- Born: Antonio José Muñoz y Valcárcel 19 November 1958 (age 66) Sidi Ifni, Spanish Sahara (now part of Morocco)
- Occupation(s): Adventurer, scientist
- Spouse: Princess Kalina of Bulgaria ​ ​(m. 2002)​
- Children: Simeón Hassan Muñoz
- Parent(s): Luis Muñoz y Cebrián Isabel Valcárcel y Muñoz

= Kitín Muñoz =

Spanish navigator, scientist and sociological explorer

Antonio José Muñoz y Valcárcel (born 19 November 1958), commonly known as Kitín Muñoz, is a Spanish adventurer, scientist and former commando.
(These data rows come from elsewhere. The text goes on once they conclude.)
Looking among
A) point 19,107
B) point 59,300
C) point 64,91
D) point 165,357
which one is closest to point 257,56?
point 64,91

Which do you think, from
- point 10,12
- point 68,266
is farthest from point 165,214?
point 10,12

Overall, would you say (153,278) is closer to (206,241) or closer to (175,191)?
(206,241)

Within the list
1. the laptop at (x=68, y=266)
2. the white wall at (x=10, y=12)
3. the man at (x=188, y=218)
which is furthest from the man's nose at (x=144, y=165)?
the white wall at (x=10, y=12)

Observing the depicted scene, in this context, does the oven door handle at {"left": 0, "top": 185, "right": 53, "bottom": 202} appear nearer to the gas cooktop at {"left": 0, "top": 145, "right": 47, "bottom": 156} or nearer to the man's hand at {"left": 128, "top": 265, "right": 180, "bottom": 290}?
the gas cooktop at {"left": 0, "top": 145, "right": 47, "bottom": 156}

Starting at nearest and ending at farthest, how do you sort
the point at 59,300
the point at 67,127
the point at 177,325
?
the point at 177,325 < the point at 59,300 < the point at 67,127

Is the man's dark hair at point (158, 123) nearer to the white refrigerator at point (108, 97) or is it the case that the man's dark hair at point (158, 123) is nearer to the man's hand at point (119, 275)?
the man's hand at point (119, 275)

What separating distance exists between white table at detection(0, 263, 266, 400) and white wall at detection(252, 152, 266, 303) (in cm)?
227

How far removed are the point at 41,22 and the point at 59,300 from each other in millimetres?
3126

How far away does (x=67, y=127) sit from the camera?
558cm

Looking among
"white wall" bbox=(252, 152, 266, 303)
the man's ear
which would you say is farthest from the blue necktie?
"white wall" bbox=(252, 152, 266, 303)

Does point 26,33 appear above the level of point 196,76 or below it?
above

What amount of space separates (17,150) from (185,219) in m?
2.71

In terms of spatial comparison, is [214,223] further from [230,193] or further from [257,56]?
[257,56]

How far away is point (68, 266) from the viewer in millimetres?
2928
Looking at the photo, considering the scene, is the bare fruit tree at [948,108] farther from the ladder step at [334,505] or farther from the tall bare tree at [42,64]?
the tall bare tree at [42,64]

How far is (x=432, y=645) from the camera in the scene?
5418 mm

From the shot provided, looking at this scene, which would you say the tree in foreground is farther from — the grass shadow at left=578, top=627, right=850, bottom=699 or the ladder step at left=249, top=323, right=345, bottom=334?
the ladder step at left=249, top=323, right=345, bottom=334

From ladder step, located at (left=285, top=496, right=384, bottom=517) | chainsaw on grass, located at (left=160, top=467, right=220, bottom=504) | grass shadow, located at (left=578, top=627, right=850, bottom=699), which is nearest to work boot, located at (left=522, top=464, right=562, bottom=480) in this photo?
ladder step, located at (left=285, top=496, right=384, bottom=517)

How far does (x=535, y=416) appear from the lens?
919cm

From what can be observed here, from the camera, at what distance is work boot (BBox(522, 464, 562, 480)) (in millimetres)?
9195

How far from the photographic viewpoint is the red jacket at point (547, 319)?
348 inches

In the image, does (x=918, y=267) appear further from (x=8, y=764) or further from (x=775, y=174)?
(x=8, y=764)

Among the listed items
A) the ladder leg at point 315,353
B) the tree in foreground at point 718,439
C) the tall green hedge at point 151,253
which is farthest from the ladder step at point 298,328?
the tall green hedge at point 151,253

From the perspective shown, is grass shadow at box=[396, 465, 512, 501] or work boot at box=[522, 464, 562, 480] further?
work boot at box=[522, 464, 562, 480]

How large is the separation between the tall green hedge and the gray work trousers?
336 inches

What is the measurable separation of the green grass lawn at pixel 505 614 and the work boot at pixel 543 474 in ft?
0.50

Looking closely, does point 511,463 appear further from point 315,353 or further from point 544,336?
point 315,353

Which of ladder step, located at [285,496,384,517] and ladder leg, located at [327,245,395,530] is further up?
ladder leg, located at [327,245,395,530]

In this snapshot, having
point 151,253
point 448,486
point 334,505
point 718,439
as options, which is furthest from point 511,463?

He was appointed a UNESCO Goodwill Ambassador in 1997.

==Life and career==
Inspired by Thor Heyerdahl, Muñoz made three attempts to cross the Pacific Ocean, two of which failed, and one failed attempt to cross the Atlantic Ocean to prove that ancient seafarers sailing in reed boats could have crossed the oceans before the European expeditions of the 15th century.
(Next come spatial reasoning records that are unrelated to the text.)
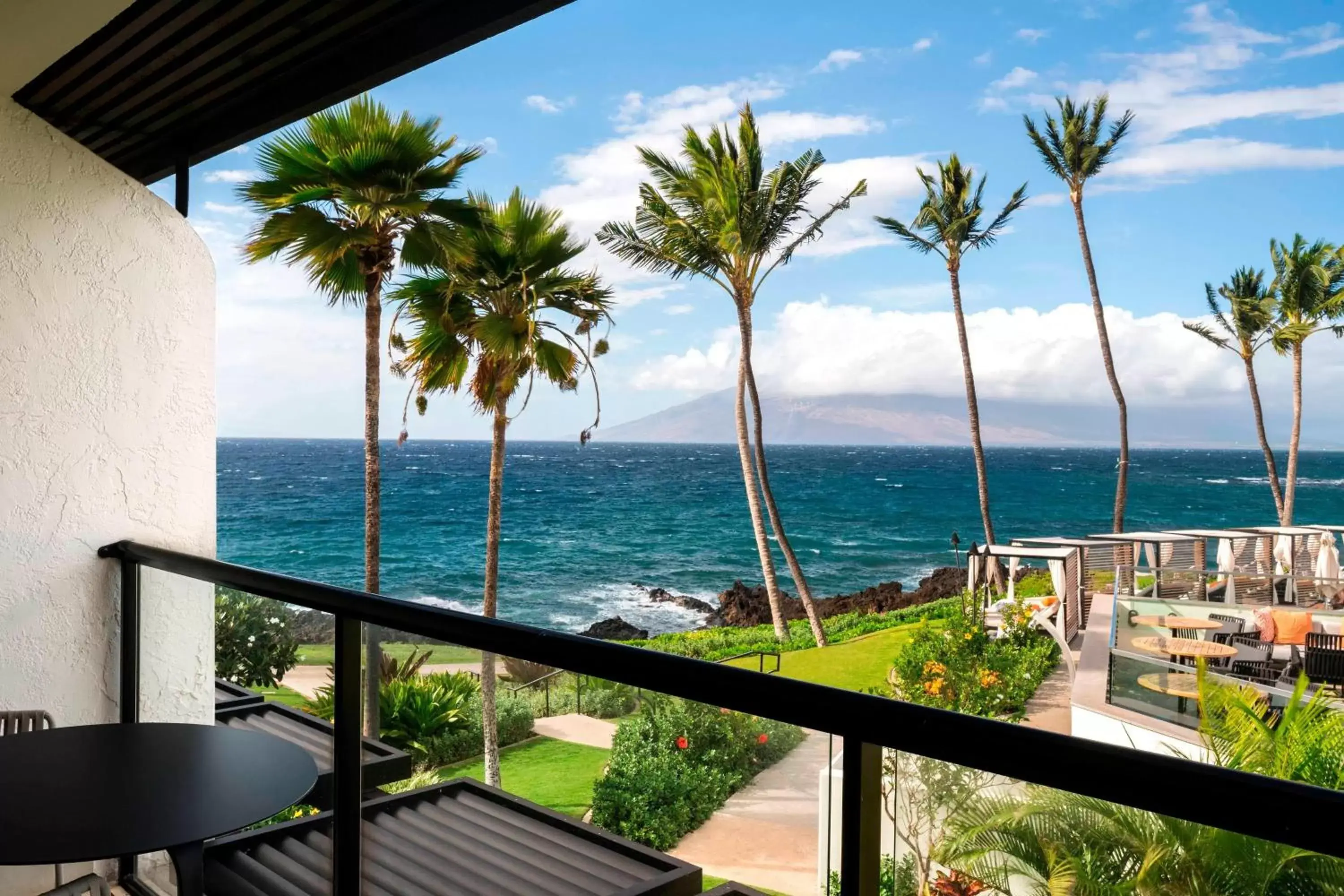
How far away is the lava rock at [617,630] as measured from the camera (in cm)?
2712

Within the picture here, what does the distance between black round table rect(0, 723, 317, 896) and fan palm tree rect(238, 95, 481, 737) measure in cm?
718

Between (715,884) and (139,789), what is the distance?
1037 millimetres

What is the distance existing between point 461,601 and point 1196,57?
40041 mm

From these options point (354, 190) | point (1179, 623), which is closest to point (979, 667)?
point (1179, 623)

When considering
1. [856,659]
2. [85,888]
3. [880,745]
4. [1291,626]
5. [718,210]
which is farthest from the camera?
[856,659]

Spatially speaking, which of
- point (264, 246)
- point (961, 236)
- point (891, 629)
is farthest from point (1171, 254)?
point (264, 246)

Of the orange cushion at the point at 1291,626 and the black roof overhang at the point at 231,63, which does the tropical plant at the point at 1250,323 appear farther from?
the black roof overhang at the point at 231,63

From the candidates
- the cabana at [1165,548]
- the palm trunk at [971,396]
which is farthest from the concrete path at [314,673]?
the palm trunk at [971,396]

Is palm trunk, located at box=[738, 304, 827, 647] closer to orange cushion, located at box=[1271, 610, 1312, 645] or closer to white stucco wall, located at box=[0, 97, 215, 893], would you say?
orange cushion, located at box=[1271, 610, 1312, 645]

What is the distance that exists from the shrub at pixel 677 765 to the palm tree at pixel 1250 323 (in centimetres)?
2230

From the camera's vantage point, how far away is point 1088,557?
12359 millimetres

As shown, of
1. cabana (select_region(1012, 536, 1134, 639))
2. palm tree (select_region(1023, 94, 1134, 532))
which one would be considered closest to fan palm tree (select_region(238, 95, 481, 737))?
cabana (select_region(1012, 536, 1134, 639))

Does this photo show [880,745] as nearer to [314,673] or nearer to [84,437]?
[314,673]

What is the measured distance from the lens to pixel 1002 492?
1834 inches
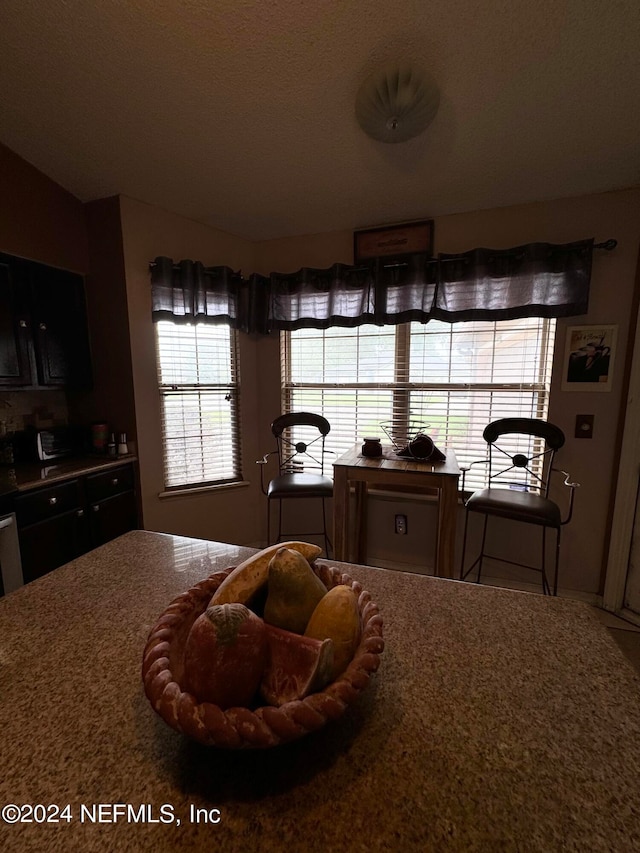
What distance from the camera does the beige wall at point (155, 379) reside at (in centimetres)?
239

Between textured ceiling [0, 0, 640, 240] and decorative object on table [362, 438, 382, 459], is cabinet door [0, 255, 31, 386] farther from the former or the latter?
decorative object on table [362, 438, 382, 459]

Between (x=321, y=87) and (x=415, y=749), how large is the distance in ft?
7.39

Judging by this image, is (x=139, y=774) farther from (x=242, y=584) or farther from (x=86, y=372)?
(x=86, y=372)

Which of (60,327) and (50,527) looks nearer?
(50,527)

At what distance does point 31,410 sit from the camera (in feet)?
8.07

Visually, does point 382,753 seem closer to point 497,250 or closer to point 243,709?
point 243,709

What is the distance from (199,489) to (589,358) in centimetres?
280

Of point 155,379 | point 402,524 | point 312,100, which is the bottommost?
point 402,524

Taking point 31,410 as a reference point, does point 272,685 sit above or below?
below

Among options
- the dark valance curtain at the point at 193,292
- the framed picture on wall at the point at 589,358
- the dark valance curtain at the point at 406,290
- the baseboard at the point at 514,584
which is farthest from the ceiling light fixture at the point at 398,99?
the baseboard at the point at 514,584

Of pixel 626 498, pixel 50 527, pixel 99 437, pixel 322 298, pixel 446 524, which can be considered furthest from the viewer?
pixel 322 298

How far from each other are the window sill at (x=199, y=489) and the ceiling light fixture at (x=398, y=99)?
2449 mm

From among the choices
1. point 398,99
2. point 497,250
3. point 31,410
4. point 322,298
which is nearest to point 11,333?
point 31,410

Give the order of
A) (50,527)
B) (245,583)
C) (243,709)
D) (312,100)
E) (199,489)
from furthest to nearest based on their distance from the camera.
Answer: (199,489), (50,527), (312,100), (245,583), (243,709)
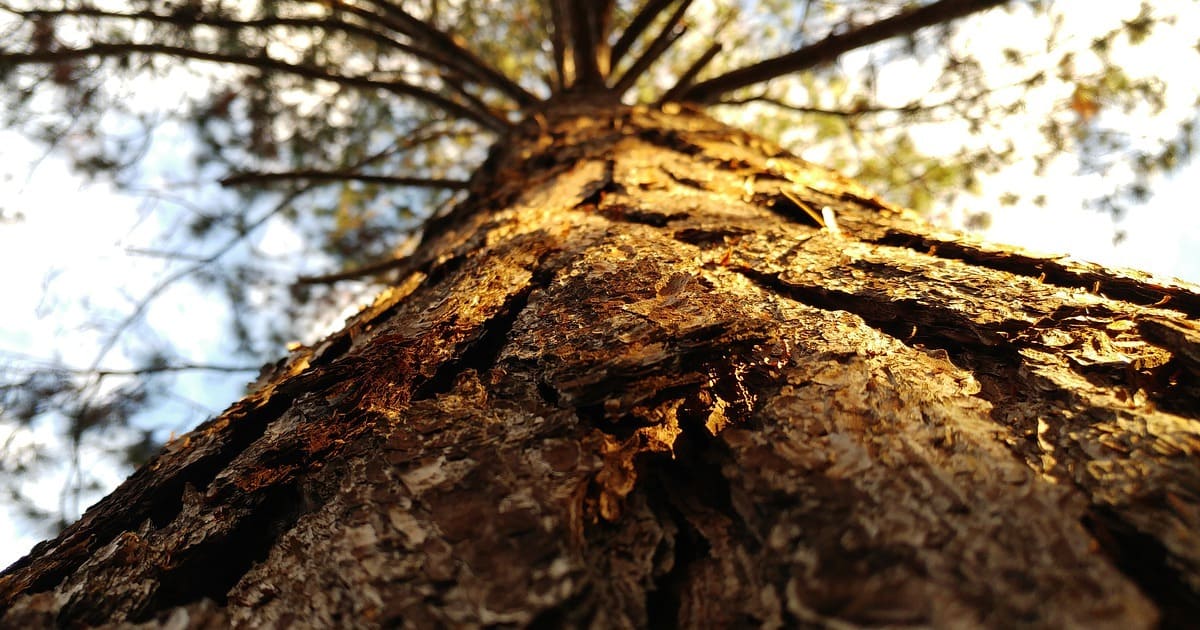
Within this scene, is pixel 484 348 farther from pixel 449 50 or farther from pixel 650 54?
pixel 449 50

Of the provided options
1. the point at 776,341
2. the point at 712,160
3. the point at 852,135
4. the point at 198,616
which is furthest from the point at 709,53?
the point at 198,616

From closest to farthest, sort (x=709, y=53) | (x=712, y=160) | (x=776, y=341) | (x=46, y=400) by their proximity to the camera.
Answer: (x=776, y=341) → (x=712, y=160) → (x=46, y=400) → (x=709, y=53)

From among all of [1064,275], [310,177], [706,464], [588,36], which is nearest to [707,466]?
[706,464]

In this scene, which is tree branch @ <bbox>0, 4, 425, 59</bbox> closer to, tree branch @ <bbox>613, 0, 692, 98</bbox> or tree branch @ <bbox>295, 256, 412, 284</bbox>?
tree branch @ <bbox>295, 256, 412, 284</bbox>

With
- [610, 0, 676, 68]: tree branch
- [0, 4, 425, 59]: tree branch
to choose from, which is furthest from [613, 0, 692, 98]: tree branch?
[0, 4, 425, 59]: tree branch

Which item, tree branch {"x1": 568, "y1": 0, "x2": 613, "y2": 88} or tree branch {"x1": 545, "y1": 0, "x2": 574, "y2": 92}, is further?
tree branch {"x1": 545, "y1": 0, "x2": 574, "y2": 92}

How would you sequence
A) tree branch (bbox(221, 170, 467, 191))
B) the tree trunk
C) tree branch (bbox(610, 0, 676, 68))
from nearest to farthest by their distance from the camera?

Muñoz is also a former member of the Spanish Army special forces (the Mando de Operaciones Especiales), and an honorary consul of Morocco.

===Marriage===
On 26 October 2002, Muñoz married Princess Kalina of Bulgaria, Duchess of Saxe, Countess of Murány, only daughter of Simeon II of Bulgaria. The royal wedding was the subject of a television documentary.

Their son, Simeon Hassan Muñoz, was born on 14 March 2007 in Sofia, Bulgaria. In 2015, Muñoz, Kalina, and their son were living near Rabat, in Morocco.

==Honours==
===Dynastic===
- House of Saxe-Coburg-Gotha-Koháry: Grand Officer of the Order of Saint Alexander (1 July 2024).